Nun wurde bereits erwähnt, dass die Beschreibung der Welt in der Quantenmechanik wesentlich auf dem Konzept unendlichdimensionaler Räume basiert, mit denen dort problemlos gerechnet wird. Das ist es aber nicht, was die Ultrafinitisten meinen. Was erlaubte und was unerlaubte mathematische Konzepte sind, lässt sich also gar nicht so einfach unterscheiden, weshalb der Bewegung in der Vergangenheit auch vorgeworfen wurde, sich selbst in Widersprüche zu verwickeln. Klar ist, dass sie bei Zahlen, die größer als etwa 10^80 sind, beginnen, sich unwohl zu fühlen. Das ist in etwa die Anzahl der Atome im Universum, eine Zahl mit 80 Nullen.

Endlichkeitskonferenz

Dazu kommt, dass es keine zentrale Lehrschrift gibt, die definiert, was eigentlich die Position des Ultrafinitismus ist. Im vergangenen April veranstaltete nun der Mathematiker Justin Clarke-Doane eine Konferenz, die frischen Wind bringen sollte. "Es gibt nun eine kritische Masse von Leuten, die sich genügend Gedanken über diese Fragen gemacht haben", ist er überzeugt.

An markanten Aussagen fehlte es nicht. So verglich etwa der israelische Mathematiker Doron Zeilberger das Unendliche mit Gott: Von beidem wisse man nicht, ob es existiere, und beide seien eigentlich überflüssig.

Ein wichtiger Kritikpunkt an Versuchen einer neuen Mathematik, wie sie schon Brouwer unternahm, ist, dass damit schon einfache Konzepte der Naturbeschreibung versagen würden. Die Quantenmechanik wurde als Beispiel schon genannt. Die Argumente lassen sich auch auf den Ultrafinitismus anwenden, und es stimmt, dass viele wichtige physikalische Konzepte ohne das Unendliche nicht mehr formuliert werden könnten.

Doch die Vertreter der Theorie lassen sich nicht unterkriegen und versuchen, zumindest Teilergebnisse zu erzielen. Ein solches ist eine Beschreibung des Universums, das auf das Unendliche verzichten kann. Dass eine solche möglich sein soll, erscheint erst einmal abwegig. Aktuell geht man davon aus, dass die Dunkle Energie die Ausdehnung des Universums fortwährend beschleunigen wird, sodass es sich letztlich bis ins Unendliche ausdehnt.

◆ Datenteil ◆
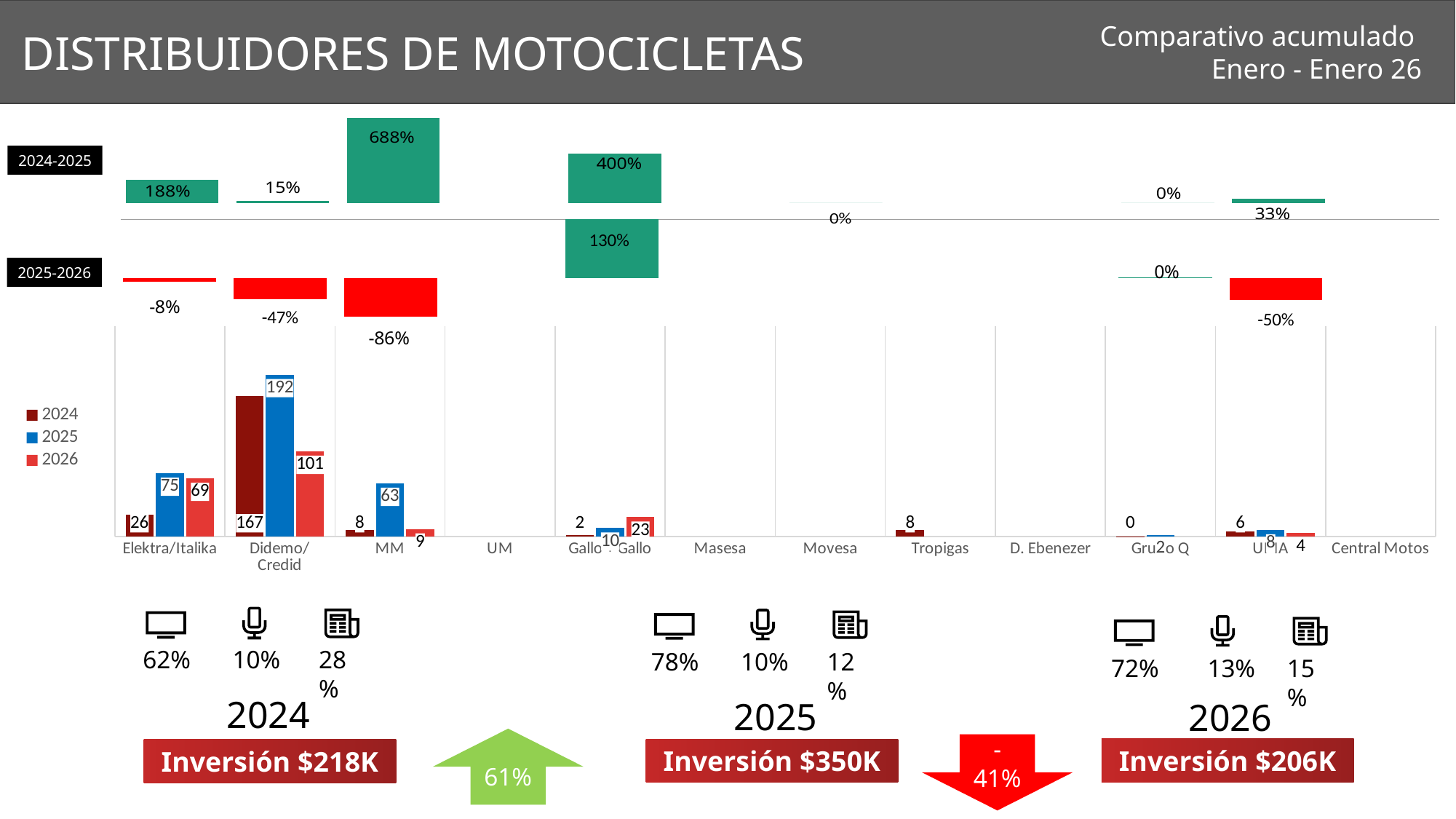
In the bar chart, what is the 2025 value for Didemo/Credid? 192 In the bar chart, what is the 2026 value for Elektra/Italika? 69 In the bar chart, what is the difference between the 2025 and 2026 values for Didemo/Credid? 91 In the bar chart, what is the difference between the 2025 and 2024 values for MM? 55 How many series does the legend of the bar chart list? 3 In the bar chart, which is larger for Elektra/Italika: the 2025 value or the 2026 value? 2025 In the bar chart, what is the 2026 value for Gallo·Gallo? 23 How many distributor categories are shown on the x axis of the bar chart? 12 In the 2025-2026 change chart, what is the percentage shown for Didemo/Credid? -47% What kind of chart is used to show the 2024, 2025 and 2026 values by distributor? bar chart In the 2024-2025 change chart at the top, what is the percentage shown for MM? 688% In the bar chart, which distributor has the highest 2025 value? Didemo/Credid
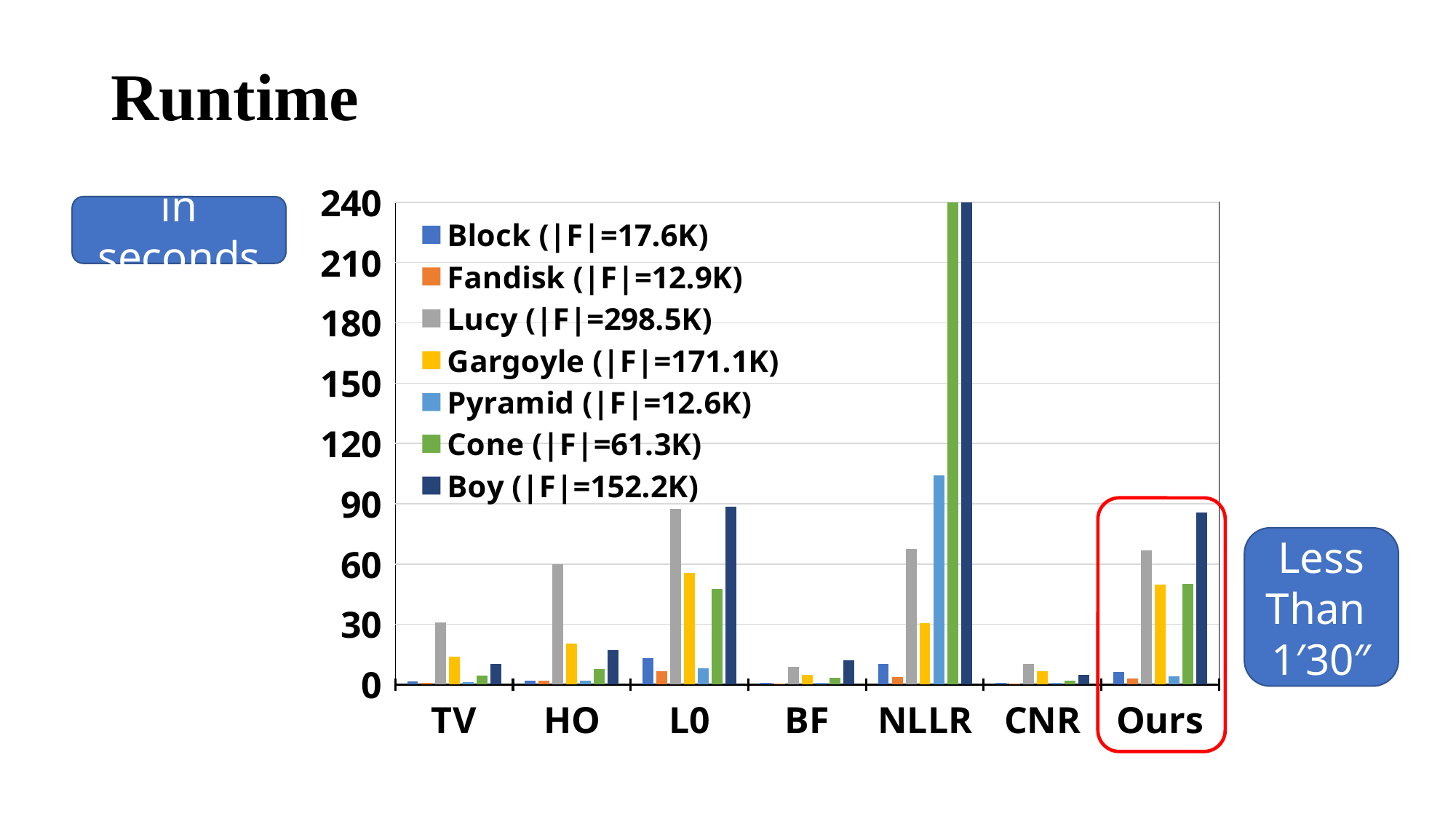
How many series does the legend list? 7 Is the Gargoyle value for Ours greater or less than 60? less Is the Lucy value for L0 greater or less than 60? greater Which is larger: the Boy value for NLLR or the Boy value for CNR? NLLR What kind of chart is shown on the slide? bar chart For the Ours category, which series has the tallest bar? Boy How many methods (categories) are shown along the x axis? 7 Is the Pyramid value for NLLR greater or less than 90? greater Which method has the highest Boy value? NLLR Which is larger: the Lucy value for L0 or the Lucy value for TV? L0 According to the legend, what is the face count |F| for the Lucy model? 298.5K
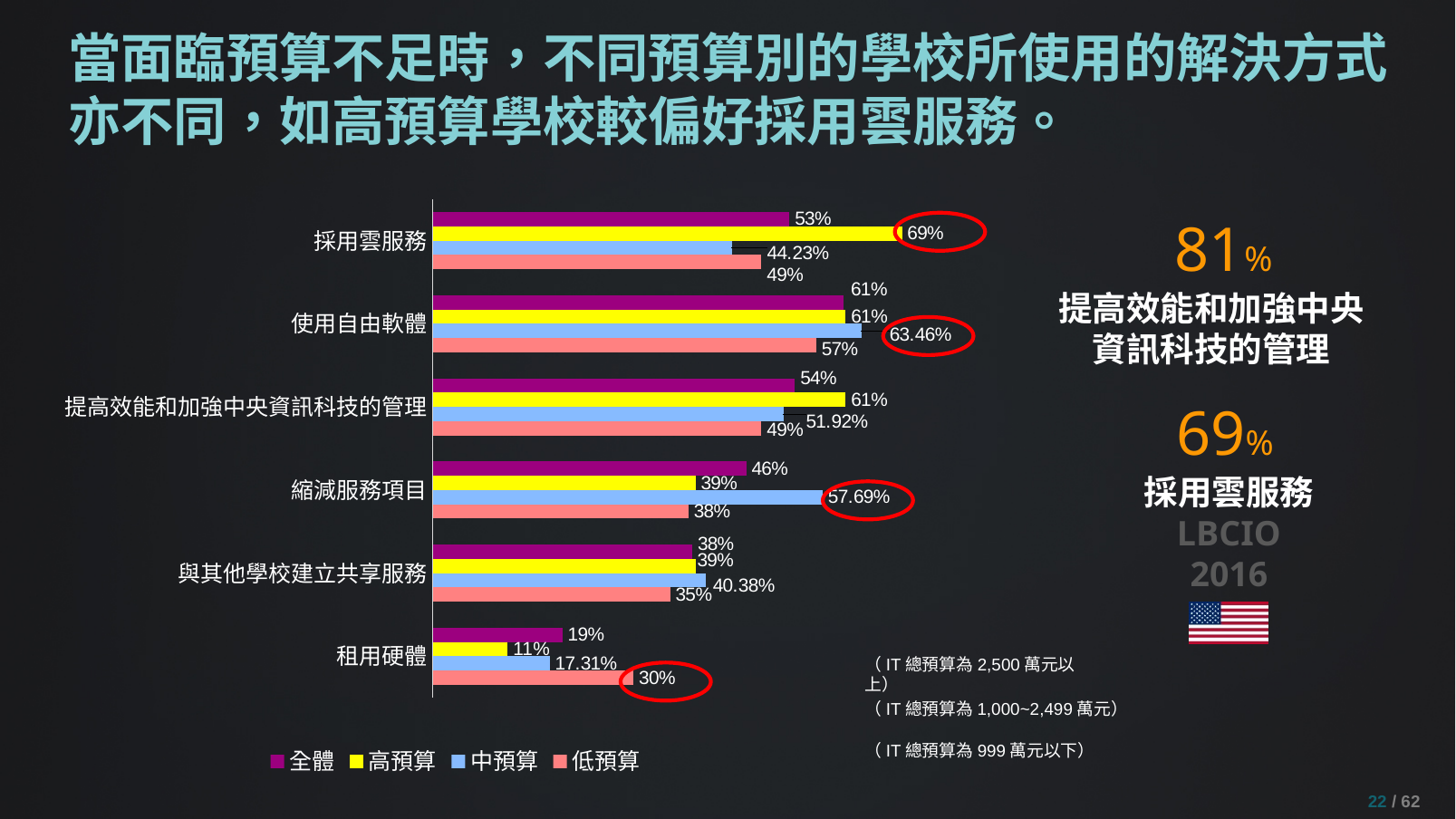
What is the value for 中預算 in the 縮減服務項目 category? 57.69% How many categories are shown on the bar chart? 6 In the 租用硬體 category, which is larger: the 全體 value or the 低預算 value? 低預算 Which category has the lowest value for the 高預算 series? 租用硬體 What is the value for 高預算 in the 採用雲服務 category? 69% What is the difference between the 高預算 and 中預算 values in the 採用雲服務 category? 24.77% Which colour represents the 高預算 series in the chart? yellow What is the value for 低預算 in the 租用硬體 category? 30% What is the value for 全體 in the 提高效能和加強中央資訊科技的管理 category? 54% Which category has the highest value for the 中預算 series? 使用自由軟體 What type of chart is shown on the slide? bar chart How many series does the legend list? 4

◆ Aufgabenziel ◆
Beantworte die folgenden Fragen anhand des Auszugs über den Ultrafinitismus.
(a) Ab welcher ungefähren Zahlengröße beginnen sich die Ultrafinitisten unwohl zu fühlen?
(b) Welcher Mathematiker veranstaltete im vergangenen April eine Konferenz?
(c) Womit verglich Doron Zeilberger das Unendliche?

◆ Antwortfeld ◆
(a) Bei Zahlen, die größer als etwa 10^80 sind, also ungefähr der Anzahl der Atome im Universum.
(b) Justin Clarke-Doane.
(c) Mit Gott.